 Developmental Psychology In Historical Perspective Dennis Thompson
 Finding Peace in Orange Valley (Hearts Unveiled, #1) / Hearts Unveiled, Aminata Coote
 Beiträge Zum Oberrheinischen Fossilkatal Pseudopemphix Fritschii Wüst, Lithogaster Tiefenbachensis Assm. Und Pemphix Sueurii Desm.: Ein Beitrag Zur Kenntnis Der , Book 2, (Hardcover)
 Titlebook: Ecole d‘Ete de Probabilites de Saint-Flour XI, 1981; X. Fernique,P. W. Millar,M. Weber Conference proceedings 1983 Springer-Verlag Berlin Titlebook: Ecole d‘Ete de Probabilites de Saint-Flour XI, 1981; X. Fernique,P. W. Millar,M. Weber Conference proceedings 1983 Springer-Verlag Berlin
——
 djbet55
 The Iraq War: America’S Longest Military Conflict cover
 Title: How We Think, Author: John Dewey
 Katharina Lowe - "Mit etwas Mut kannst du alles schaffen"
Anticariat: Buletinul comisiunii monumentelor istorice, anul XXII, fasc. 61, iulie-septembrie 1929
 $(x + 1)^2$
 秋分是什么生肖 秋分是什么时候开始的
——
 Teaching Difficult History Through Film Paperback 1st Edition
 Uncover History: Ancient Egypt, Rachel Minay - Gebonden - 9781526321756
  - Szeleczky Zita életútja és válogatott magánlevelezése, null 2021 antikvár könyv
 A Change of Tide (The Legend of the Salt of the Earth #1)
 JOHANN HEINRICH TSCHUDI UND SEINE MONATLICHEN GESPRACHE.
——
**Work order:** In the entries above, find each line that includes the string "History" and copy it.

**Exercise output:**
 Teaching Difficult History Through Film Paperback 1st Edition
 Uncover History: Ancient Egypt, Rachel Minay - Gebonden - 9781526321756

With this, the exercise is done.